With the excitement at its peak. Commissioner Griffin mounted a soapbox among the mob and read the Riot Act again, but the diggers refused to disperse. Instead, some hothead in the crowd fired a shot. The mob moved forward to release their leaders, and the police were ordered to fire a warning volley over their heads.

Soon an all-in melee began. The police had to fight their way out of the mob.

In the mad donnybrook, amid screams of anger and pain, the mob broke and scattered, yelling and cursing, down the banks of the Burrangong creek. 

Four troopers were wounded, one digger was killed and dozens injured. By nightfall, tension was at fever pitch.

The diggers, sullen, and still looking for fight, crowded round the court-house and gaol in their thousands, demanding the release of their leaders. The police could not take their prisoners away through such a crowd and they couldn't hold them there. To add to their troubles the bank managers had all raced to the court-house with their golden treasure as soon as the fight began.

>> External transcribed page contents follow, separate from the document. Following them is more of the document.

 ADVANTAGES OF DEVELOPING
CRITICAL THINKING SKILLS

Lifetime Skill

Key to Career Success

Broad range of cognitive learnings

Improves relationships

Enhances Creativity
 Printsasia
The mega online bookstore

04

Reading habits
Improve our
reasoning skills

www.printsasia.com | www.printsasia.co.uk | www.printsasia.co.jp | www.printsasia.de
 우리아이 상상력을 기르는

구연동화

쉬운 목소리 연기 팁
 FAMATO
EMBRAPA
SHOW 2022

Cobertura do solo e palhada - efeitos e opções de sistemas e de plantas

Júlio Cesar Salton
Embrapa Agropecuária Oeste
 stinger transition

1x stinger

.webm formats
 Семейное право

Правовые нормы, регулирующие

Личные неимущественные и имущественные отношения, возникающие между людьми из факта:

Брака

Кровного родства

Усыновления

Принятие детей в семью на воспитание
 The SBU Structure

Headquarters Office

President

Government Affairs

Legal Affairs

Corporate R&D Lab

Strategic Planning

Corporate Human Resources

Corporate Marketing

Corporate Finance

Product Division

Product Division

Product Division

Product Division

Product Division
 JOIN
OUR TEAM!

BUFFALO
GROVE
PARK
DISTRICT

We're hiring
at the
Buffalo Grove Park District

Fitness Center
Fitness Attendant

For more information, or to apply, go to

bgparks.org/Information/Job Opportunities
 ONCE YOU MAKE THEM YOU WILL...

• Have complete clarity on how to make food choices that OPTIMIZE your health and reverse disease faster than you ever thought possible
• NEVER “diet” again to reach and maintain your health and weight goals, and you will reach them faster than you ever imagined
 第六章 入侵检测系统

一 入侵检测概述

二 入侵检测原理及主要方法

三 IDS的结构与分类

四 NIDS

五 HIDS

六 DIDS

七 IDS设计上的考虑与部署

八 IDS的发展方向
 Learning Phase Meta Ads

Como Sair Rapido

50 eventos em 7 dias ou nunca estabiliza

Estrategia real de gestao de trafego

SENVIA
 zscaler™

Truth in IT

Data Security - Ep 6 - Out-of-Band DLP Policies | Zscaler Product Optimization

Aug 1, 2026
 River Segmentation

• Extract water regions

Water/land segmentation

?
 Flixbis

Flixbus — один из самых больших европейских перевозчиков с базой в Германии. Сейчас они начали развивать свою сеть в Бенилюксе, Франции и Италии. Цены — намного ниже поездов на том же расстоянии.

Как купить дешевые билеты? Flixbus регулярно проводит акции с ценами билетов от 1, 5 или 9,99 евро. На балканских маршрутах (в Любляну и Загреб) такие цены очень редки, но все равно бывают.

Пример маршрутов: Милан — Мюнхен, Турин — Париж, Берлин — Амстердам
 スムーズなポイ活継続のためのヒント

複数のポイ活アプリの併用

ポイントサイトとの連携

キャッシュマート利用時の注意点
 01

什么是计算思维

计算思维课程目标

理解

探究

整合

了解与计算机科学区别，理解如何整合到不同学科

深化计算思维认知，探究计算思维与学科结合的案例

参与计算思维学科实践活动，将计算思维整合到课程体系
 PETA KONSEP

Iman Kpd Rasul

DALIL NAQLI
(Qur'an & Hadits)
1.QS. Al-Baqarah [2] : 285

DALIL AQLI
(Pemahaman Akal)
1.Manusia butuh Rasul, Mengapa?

FINALLY the prisoners were released and while they were being mobbed and congratulated as heroes by their mates, the police and the bankies made their escape through the bush and began a wild 65 miles ride to Yass and Burrowa.

The miners now had an open field with no police to harass them. Again they looted and fired the Chinese quarters.

The troops were over taken and sent back to the fields. They marched out to Tipperary Creek and arrested six men named as instigators of the riot. Rewards of £100 each were then offered for the capture of Spicer, Cameron and Stewart.

THE six men were tried and acquitted amid scenes of the wildest enthusiasm, for there was little evidence against them. In any case, they were no more guilty than most of their mates. Seeing how things were going, Stewart and Cameron gave themselves up to the police, through friends, who collected the £200 reward and used part of it to brief counsel for their defence.

Spicer refused to give himself up, but after many weary weeks of hiding and nearly starving, he was captured and sentenced to three years hard labour. After serving six months he was released.

So that the riots would not be perpetuated, the name 'Lambing Flat' was, by solemn proclamation, expunged from the records and the place was renamed Young, after Sir John Young, the Governor of New South Wales. But while people talk of gold and goldfields, Lambing Flat will always be remembered.